After that the executable switched back to port 80 unencrypted traffic.

This is where we get our first confirmation that we are dealing with Racoon Stealer. The previous filename of raccc_1B5F.exe was suspect but not conclusive enough.

Next a new DLL is downloaded from the same site.

We see the DLL immediately loaded into raccc_1B5F.exe.

Finally it downloads a zip file also from the same site with the libraries used to collect the information it seeks to steal.

Finally with all the tools in place it grabs the data it wants to steal and exfiltrates all in under 5 minutes.

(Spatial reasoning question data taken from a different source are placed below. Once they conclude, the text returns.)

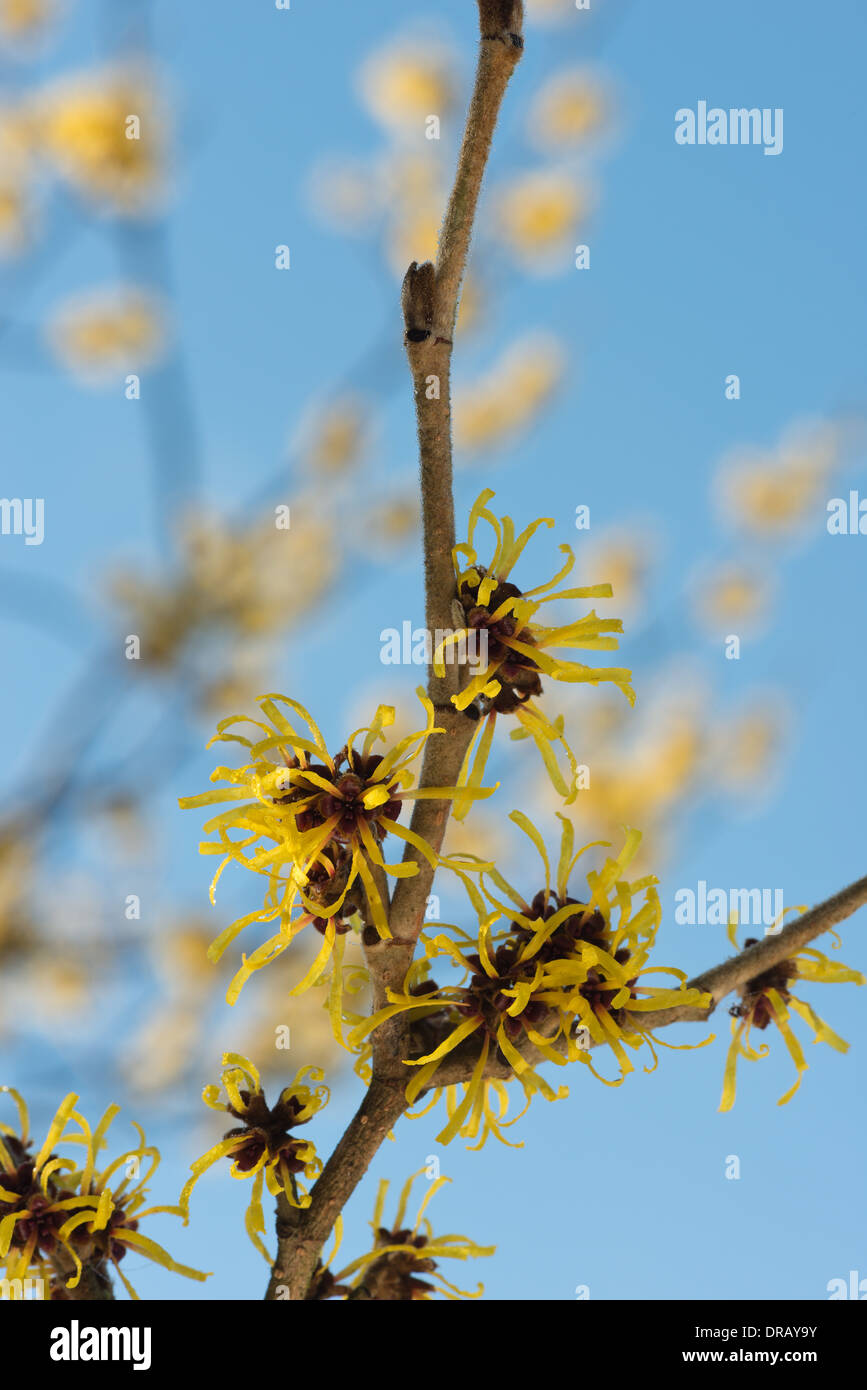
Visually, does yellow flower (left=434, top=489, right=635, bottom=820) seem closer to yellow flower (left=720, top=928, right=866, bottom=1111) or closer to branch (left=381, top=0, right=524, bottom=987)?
branch (left=381, top=0, right=524, bottom=987)

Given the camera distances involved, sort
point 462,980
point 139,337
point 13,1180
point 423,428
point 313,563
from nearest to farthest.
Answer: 1. point 423,428
2. point 462,980
3. point 13,1180
4. point 139,337
5. point 313,563

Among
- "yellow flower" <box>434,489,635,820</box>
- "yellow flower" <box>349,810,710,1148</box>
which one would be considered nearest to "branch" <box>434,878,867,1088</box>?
"yellow flower" <box>349,810,710,1148</box>

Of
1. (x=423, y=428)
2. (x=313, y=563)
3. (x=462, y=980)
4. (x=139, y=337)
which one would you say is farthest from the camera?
(x=313, y=563)

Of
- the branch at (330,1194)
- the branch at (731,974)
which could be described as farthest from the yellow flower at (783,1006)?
the branch at (330,1194)
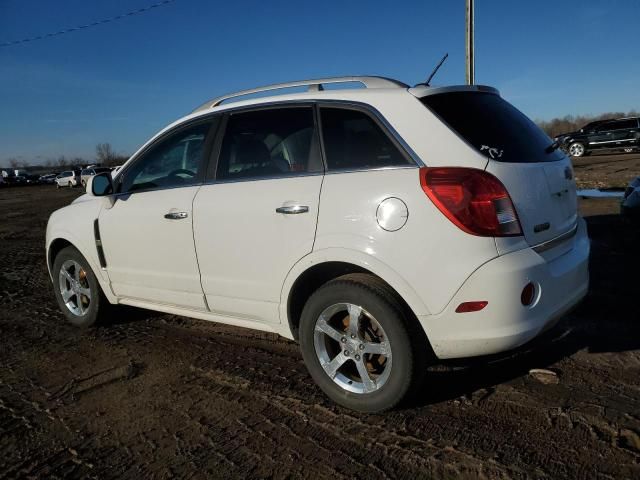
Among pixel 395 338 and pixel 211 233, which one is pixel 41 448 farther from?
pixel 395 338

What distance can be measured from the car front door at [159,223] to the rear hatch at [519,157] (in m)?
1.75

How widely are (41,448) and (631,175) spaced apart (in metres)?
16.5

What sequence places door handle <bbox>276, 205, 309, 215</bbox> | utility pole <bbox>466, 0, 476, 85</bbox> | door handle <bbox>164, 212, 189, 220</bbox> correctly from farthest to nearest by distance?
utility pole <bbox>466, 0, 476, 85</bbox> < door handle <bbox>164, 212, 189, 220</bbox> < door handle <bbox>276, 205, 309, 215</bbox>

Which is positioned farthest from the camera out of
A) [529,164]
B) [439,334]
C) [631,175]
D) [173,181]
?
[631,175]

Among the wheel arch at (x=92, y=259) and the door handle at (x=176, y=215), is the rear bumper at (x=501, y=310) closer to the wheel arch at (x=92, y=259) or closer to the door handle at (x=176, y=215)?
the door handle at (x=176, y=215)

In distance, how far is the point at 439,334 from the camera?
261 cm

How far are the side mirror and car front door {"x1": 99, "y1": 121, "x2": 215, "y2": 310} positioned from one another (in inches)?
2.5

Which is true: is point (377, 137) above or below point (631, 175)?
above

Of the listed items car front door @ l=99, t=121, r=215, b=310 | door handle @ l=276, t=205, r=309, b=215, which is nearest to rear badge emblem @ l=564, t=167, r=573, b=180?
door handle @ l=276, t=205, r=309, b=215

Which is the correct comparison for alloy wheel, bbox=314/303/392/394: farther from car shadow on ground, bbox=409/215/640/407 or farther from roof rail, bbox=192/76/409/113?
roof rail, bbox=192/76/409/113

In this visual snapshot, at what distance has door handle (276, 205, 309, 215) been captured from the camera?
2.95 metres

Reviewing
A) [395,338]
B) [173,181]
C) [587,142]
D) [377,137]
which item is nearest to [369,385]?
[395,338]

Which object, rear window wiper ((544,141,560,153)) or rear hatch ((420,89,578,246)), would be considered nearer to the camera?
rear hatch ((420,89,578,246))

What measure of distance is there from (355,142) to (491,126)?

And as I reach the end of my tail I realize I forgot top record the way the cmd file was used for persistence, and my NSM and full pcacp were not running. I would have really loved to have looked at the zip file it exfiltrated. Well, better luck next time I suppose.

 

IOC’s available in MISP format here:

https://github.com/Hestat/intel-sharing/blob/master/racoon/misp.event.35110.json

And in MISP Priv.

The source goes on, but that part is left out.